Un sonido de aviso recorrió el barco de proa a popa.

—Vaya, ya es la hora de la sesión introductoria —dijo Harel—. Por fin se desvelará el gran misterio. Síganme.

—¿Dónde vamos? —dijo Andrea, echando a andar tras la doctora. Los tres volvieron a la cubierta central y entraron por el mismo pasillo de la superestructura por el que la periodista se había colado unos minutos antes.

—Todo el personal de la expedición se va a encontrar por primera vez. Nos explicarán cuál es el papel que juega cada uno y lo más importante… qué es lo que vamos a buscar a Jordania.

—¿Por cierto, doctora, cuál es su especialidad? —preguntó Andrea, mientras entraban a la sala de reuniones.

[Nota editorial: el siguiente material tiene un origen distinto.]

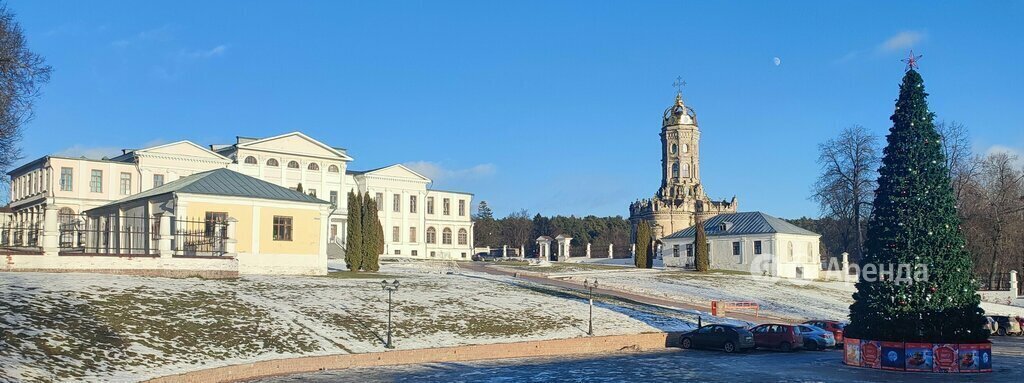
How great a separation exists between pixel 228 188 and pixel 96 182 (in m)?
28.6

—Medicina de combate —respondió Harel, con tono descuidado.

R
EFUGIO
DE
LA
FAMILIA
C
OHEN

Viena

Febrero de 1943

Jora Myer estaba enferma de preocupación. Era un sentimiento ácido en el fondo de la garganta que le provocaba terribles mareos. No lo había experimentado desde los catorce años, cuando había huido de los pogromos de 1906 en Odessa, Ucrania, con su abuelo colgado del brazo. Había tenido suerte. Entró muy joven a servir en casa de la familia Cohen, dueños de una fábrica en Viena. Josef era el mayor de los hijos. Cuando la
shadchan,
la casamentera, le encontró una buena esposa judía, Jora le acompañó como niñera. Los primeros años del primogénito, Elan, estuvieron rodeados de mimo y privilegio. El pequeño Yudel, sin embargo…

El niño yacía hecho un ovillo en el camastro, improvisado en el suelo con dos mantas dobladas. Hasta ayer lo había compartido con su hermano. Viéndole allí acostado Yudel parecía diminuto y triste. Sin los padres, el asfixiante espacio se antojaba enorme.

Pobre Yudel. Aquellos cuatro metros cuadrados habían sido el universo entero para él prácticamente desde que nació. La tarde en la que vino al mundo, toda la familia, incluyendo a Jora, estaba en el hospital. Ninguno regresó al lujoso piso de Rienstrasse. Era el 9 de noviembre de 1938, la jornada que el mundo conocería semanas más tarde como la
Kristallnacht,
la Noche de los Cristales Rotos. Los abuelos de Yudel fueron de los primeros en caer. El inmueble completo de Rienstrasse ardió hasta los cimientos, junto a la sinagoga colindante, mientras los bomberos bebían y se reían.

El único equipaje que los Cohen se llevaron fue algo de ropa y un misterioso paquete que el padre de Yudel había empleado en una ceremonia cuando nació el pequeño. Jora no supo de qué se trataba ya que el señor Cohen había insistido en que todos abandonasen la habitación del hospital para realizarla, incluso Odile, que apenas podía tenerse en pie.

Sin apenas dinero, Josef no se atrevió o no pudo huir del país. Creyó, como muchos entonces, que la tormenta pasaría pronto y buscó refugio para todos en las casas de amigos austríacos católicos. No se olvidó de Jora, algo que la madura señorita Myer no olvidaría a su vez. Pero pocas amistades resisten pruebas tan terribles como la que suponía la Austria ocupada. Una sí lo consiguió. El anciano juez Rath decidió ayudarles aunque le costase la vida. Camufló en su casa un espacio en una de las habitaciones, levantando con sus propias manos la pared de ladrillos y dejando un hueco estrecho que hacía las veces de puerta. Una librería baja cubría aquella pequeña entrada.